Equational logic

First-order equational logic consists of quantifier-free terms of ordinary first-order logic, with equality as the only predicate symbol. The model theory of this logic was developed into Universal algebra by Birkhoff, Grätzer and Cohn. It was later made into a branch of category theory by Lawvere ("algebraic theories").[1]

The terms of equational logic are built up from variables and constants using function symbols (or operations).

Syllogism

Here are the four inference rules of logic E. (P[x:= E] denotes textual substitution of expression E for variable x in expression P):

Substitution: If P is a theorem, then so is P[x:= E].

|- P   --->  |- P[x:= E]

Leibniz: If P = Q is a theorem, then so is E[x:= P] = E[x:= Q].

|- P = Q   --->  |- E[x:= P] = E[x:= Q]

Transitivity: If P = Q and Q = R are theorems, then so is P = R.

|- P = Q,  |- Q = R   --->  |- P = R

Equanimity: If P and P == Q are theorems, then so is Q.

|- P, |- P == Q   --->  |- Q

[2]

History

Equational logic was developed over the years (beginning in the early 1980s) by researchers in the formal development of programs, who felt a need for an effective style of manipulation, of calculation. Involved were people like Roland Carl Backhouse, Edsger W. Dijkstra, Wim H.J. Feijen, David Gries, Carel S. Scholten, and Netty van Gasteren. Wim Feijen is responsible for important details of the proof format.

Study questions ▸
• A. Please update the equational logic text starting at "Equanimity: If P" and ending at "the proof format.", replacing "researchers" with "scholars".
• B. According to the text on equational logic, who is responsible for important details of the proof format?
The lines that come next are separate material, apart from the text on equational logic.

Data below ▸

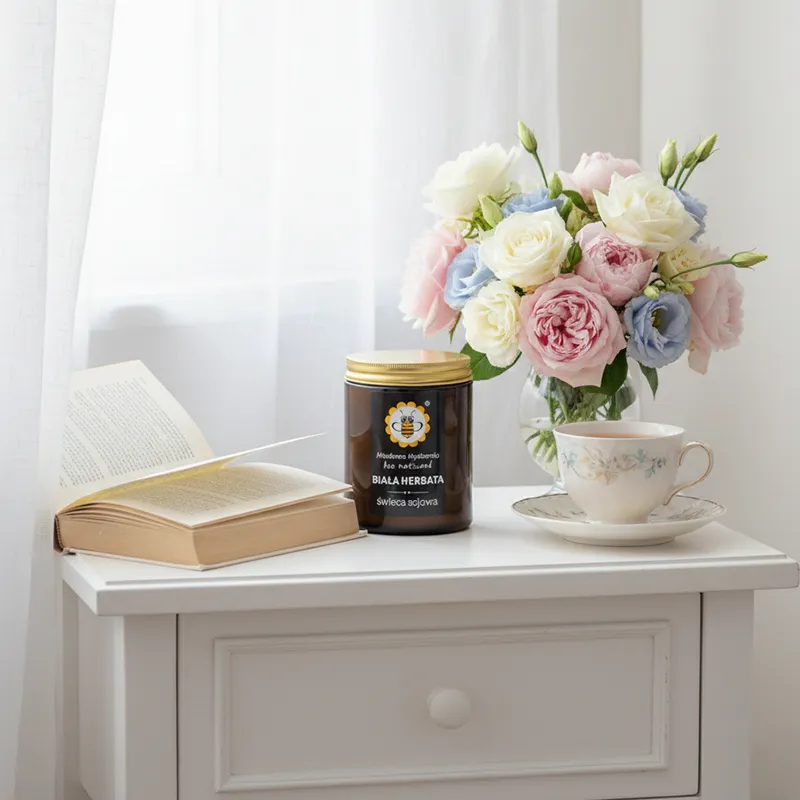Świeca sojowa o zapachu białej herbaty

Solutions to each task ▸
• A.
Equanimity: If P and P == Q are theorems, then so is Q.

|- P, |- P == Q   --->  |- Q

[2]

History

Equational logic was developed over the years (beginning in the early 1980s) by scholars in the formal development of programs, who felt a need for an effective style of manipulation, of calculation. Involved were people like Roland Carl Backhouse, Edsger W. Dijkstra, Wim H.J. Feijen, David Gries, Carel S. Scholten, and Netty van Gasteren. Wim Feijen is responsible for important details of the proof format.

• B. Wim Feijen